Edit: I'm wrong, it's complicated.
Aren'y all bitcoin transaction really close to the same size? The amount being transferred doesn't change the size an integer contain 1 and another container 1,000,000,000 take the same amount of space (32 or 64 bits) because the spec says so.
I thought transaction fees encouraged miners to include your block in a transaction.
If you're paying for your £3 coffee by transfering small amounts from many addresses, it's a big transaction.
Address fragmentation happens when your coins are distributed across many addresses, and can be caused by things like spending coins, because all transactions actually spend everything at an address and just route the "change" elsewhere.

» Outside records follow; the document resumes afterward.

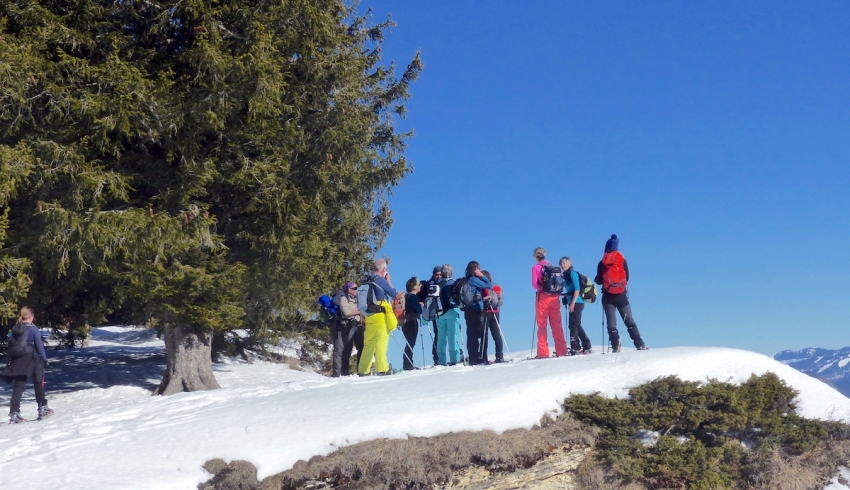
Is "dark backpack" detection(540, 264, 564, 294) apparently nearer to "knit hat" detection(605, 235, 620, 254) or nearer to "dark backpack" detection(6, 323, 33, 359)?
"knit hat" detection(605, 235, 620, 254)

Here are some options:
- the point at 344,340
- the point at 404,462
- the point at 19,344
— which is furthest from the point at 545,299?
the point at 19,344

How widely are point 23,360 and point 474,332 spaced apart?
7.15 meters

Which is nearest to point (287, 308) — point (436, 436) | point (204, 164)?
point (204, 164)

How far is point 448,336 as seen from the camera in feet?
42.2

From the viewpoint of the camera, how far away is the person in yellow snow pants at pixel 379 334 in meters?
11.5

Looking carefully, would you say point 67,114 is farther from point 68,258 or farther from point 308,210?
point 308,210

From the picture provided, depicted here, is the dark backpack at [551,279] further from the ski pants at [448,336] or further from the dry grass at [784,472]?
the dry grass at [784,472]

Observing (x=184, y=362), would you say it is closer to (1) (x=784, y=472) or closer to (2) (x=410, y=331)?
(2) (x=410, y=331)

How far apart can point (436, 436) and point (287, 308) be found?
6.11 meters

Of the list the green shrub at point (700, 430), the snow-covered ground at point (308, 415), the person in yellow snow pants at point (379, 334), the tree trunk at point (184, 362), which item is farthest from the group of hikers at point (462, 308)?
the green shrub at point (700, 430)

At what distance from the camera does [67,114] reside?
1050 centimetres

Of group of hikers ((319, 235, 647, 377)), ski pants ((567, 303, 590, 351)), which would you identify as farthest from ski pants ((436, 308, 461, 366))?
ski pants ((567, 303, 590, 351))

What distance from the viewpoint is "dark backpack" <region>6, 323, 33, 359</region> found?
10.4 metres

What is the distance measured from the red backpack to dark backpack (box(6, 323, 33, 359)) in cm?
912
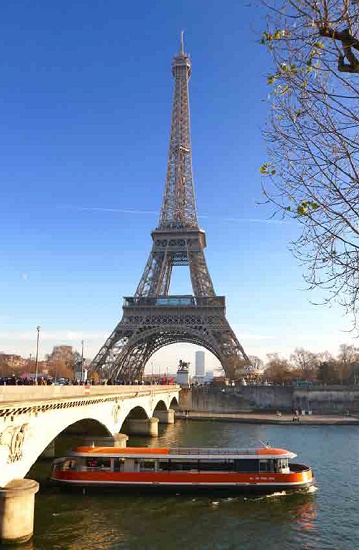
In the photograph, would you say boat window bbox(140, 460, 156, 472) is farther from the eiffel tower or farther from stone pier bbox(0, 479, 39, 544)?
the eiffel tower

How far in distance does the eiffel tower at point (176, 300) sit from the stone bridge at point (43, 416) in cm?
3609

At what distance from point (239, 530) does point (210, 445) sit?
76.9 ft

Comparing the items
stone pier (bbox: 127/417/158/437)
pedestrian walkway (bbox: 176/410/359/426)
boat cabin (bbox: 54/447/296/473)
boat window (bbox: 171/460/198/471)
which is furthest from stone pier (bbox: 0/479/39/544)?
pedestrian walkway (bbox: 176/410/359/426)

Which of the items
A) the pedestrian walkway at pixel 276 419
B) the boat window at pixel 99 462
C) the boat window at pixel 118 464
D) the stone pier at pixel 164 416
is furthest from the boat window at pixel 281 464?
the stone pier at pixel 164 416

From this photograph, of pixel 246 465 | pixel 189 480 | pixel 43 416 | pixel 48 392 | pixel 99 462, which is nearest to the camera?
pixel 43 416

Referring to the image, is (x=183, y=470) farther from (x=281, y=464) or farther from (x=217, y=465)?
(x=281, y=464)

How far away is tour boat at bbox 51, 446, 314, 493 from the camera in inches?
1106

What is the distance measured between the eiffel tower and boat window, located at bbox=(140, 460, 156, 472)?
44.0m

Buy two cups of coffee too close to each other and your next transaction is going to cost twice as much in fees, whoops!
Unfortunately it's generally advised to use a new receiving address for every bitcoin transaction to make it harder to trace how much money you have and how you earn and spend it (most wallet craft a new address for every receive transaction) so it's very common to end up with your assets split up across dozens or even hundred of addresses.
Imagine two wallets each with a total of 1 BTC. One wallet just received a single transaction with 1 BTC and the other is funded with 10 transactions of 0.1 BTC. The wallet with 1 BTC as an input only needs that single proof to send the whole BTC, while the wallet with 10 0.1 BTC inputs needs to submit all of those proofs to transfer the 1 BTC, effectively 10x the data.